PROVIDED PASSAGE
---
In fact we a currently embarking on a multi-million dollar project to upgrade the application to run in the cloud and one of our biggest challenges is finding qualified c++ candidates.
Despite that, due to the complexity and scope of the application and years of business knowledge captured in obscure parts of the code, there is no consideration for it to be rewritten in anything else.
P.S. the software is absolutely mission critical (responsible for a non-trivial % of total company profit), hence the reason it's not going to get rewritten without a very, very compelling business case.
Unfortunately, the real world often gives us constraints that we can't change and we have to work around. We should absolutely use Rust or other "safer" languages where we can. But if we can't, for whatever reason, it makes sense to try to make the best of the hand we're dealt. That means regardless of what new developments are made in other languages, it's necessary to figure out how to use existing tools/languages like C++ safely.
Reality check, the OS used by 80% of the world for desktop workloads uses COM as the main userspace API since 2007.
Classical Win32 C APIs are for all practical purposes frozen since Windows XP.
And the answer you practical won't like, when not using COM directly, the advised way from Microsoft is to make use of .NET bindings for the OS APIs, either via C++/CLI, or the new kid in town, C++/WinRT as Windows Runtime Component.
---
SUPPLIED MATERIAL

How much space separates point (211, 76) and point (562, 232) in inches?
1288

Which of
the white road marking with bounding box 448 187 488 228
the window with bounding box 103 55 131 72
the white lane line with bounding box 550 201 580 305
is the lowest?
---
CHALLENGES
a: From the passage about C++, list every reason given for not rewriting the application in another language.
b: Continue the passage about C++ from its last sentence.

OUTPUTS BY TASK
a:
- The complexity and scope of the application
- Years of business knowledge captured in obscure parts of the code
- The software is mission critical, responsible for a non-trivial percentage of total company profit

b:
Even if you don't use Windows as desktop, the other desktop contenders, also use COM like APIs on their driver stack, IO Kit, DriverKit, Treble, and XPC/Binder aren't much different from DCE RPC development experience.
The book reviewed is essentially backward-looking. It treats C++11 and newer features as inherently suspect. Its suspicions of newer features are based on superstition. You should not buy or pay attention to recommendations in this book unless obliged by employment at Bloomberg, and often not then.
The book covers only up to C++14 because that is the latest Standard that Bloomberg has managed to field. They got to use C++11 only a couple of years back. Code written at Bloomberg is not, as a rule, good code. The BDE library much (but not all) Bloomberg code relies on is, while nominally open source, not used outside Bloomberg, for reasons. (When BDE group were directed to start reviewing outside pull requests, all discussion was of how to find time to reject whatever might come up. They need not have worried.)
This is not a good book unless what you need is a doorstop.
Our analysis of C++11/14 features aims to be as objective as possible. Could you please provide any example of what you consider "superstition"?
Keep in mind that the book was heavily reviewed by multiple members of the ISO committee and experienced developers such as Andrei Alexandrescu, Sean Parent, Nina Ranns, Alisdair Meredith, and more. There's zero chance that "superstition" would have made it true their review, and I'm eager to see what you come up with :)
Your post is also spreading falsehood. Bloomberg has been using C++17 for several years already, and many teams nowadays use C++20 and even C++23 features. We target C++14 because we find it intellectually dishonest to claim to know the best use cases and pitfalls for features unless we have had multiple years of experience with them in the real world.
Your opinion seems quite biased, I take it that possibly you had some bad experiences at Bloomberg, which can happen as in any other large company.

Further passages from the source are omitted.